Agronomists are key players in promoting environmental sustainability in agriculture. Their work is centred on advising farmers and agriculture businesses on how to optimize their production practices to minimize environmental impacts while improving crop yields and profitability. Agronomists are involved in various aspects of agricultural production, from soil and crop management to water and pest management, and they use their expertise to develop customized solutions that are tailored to the needs of their clients.

One of the primary ways that agronomists promote environmental sustainability in agriculture is through soil management. They help farmers optimize soil fertility, structure, and nutrient balance to ensure healthy crops and minimize erosion, water pollution, and greenhouse gas emissions. Agronomists also advise farmers on practices such as crop rotation, cover cropping, and intercropping, which can improve soil health, reduce pest and disease pressure, and enhance biodiversity on farms.

Water management is another area where agronomists significantly contribute to environmental sustainability.

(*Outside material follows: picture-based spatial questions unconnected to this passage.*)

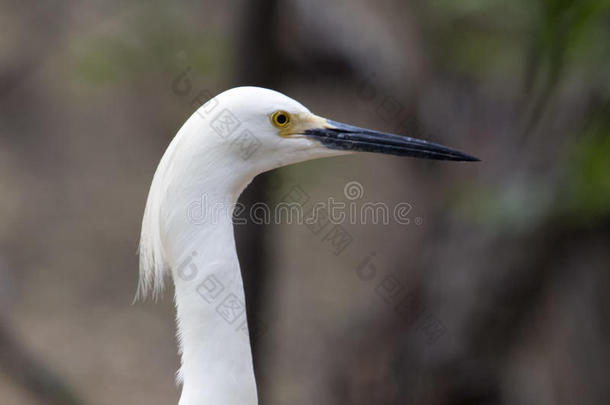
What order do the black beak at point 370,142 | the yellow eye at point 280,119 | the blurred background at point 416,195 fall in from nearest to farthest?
the yellow eye at point 280,119
the black beak at point 370,142
the blurred background at point 416,195

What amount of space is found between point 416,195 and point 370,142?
2.43m

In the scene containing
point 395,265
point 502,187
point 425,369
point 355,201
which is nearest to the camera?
point 502,187

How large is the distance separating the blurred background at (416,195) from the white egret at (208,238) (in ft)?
3.77

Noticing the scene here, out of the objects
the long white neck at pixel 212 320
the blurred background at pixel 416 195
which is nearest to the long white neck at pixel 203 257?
the long white neck at pixel 212 320

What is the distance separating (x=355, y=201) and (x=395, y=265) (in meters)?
1.28

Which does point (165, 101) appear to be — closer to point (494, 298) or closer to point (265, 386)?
point (265, 386)

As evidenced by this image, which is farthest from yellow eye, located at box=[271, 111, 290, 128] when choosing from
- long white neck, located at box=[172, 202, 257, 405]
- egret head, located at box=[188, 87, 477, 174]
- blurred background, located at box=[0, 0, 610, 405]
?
blurred background, located at box=[0, 0, 610, 405]

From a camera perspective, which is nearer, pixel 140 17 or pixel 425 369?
pixel 425 369

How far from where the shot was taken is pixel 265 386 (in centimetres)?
391

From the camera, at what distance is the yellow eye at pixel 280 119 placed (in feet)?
6.74

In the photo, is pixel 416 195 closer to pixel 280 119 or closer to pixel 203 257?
pixel 280 119

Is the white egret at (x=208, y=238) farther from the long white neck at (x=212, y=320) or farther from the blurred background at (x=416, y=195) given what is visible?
the blurred background at (x=416, y=195)

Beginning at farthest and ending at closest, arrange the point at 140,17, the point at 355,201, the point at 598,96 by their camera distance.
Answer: the point at 355,201, the point at 140,17, the point at 598,96

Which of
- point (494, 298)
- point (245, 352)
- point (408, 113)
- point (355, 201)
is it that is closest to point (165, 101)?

They help farmers optimize irrigation systems, reduce water use, and prevent water pollution by implementing practices such as precision irrigation, mulching, and water-conserving crops. Agronomists also promote integrated pest management (IPM) practices that rely on natural pest control methods, such as crop diversity, biological control agents, and cultural practices, rather than chemical pesticides.

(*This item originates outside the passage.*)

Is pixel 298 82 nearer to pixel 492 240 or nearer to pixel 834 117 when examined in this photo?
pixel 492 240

Finally, agronomists help farmers reduce their carbon footprint by optimizing farm energy use, promoting renewable energy sources, and reducing fossil fuel use in farming operations. By promoting sustainable practices that improve soil health, conserve water, reduce waste, and promote biodiversity, agronomists play a crucial role in addressing some of the most pressing environmental challenges of our time, such as climate change, soil degradation, and biodiversity loss.

Occupational Classification

Agronomists are classified in the following occupational grouping:

NOC Code: 21112 – Agricultural representatives, consultants and specialists

What is an NOC Code?

The National Occupation Classification (NOC) provides a standardized language for describing the work performed by Canadians in the labour market. It gives statisticians, labour market analysts, career counsellors, employers, and individual job seekers a consistent way to collect data and describe and understand the nature of work within different occupations.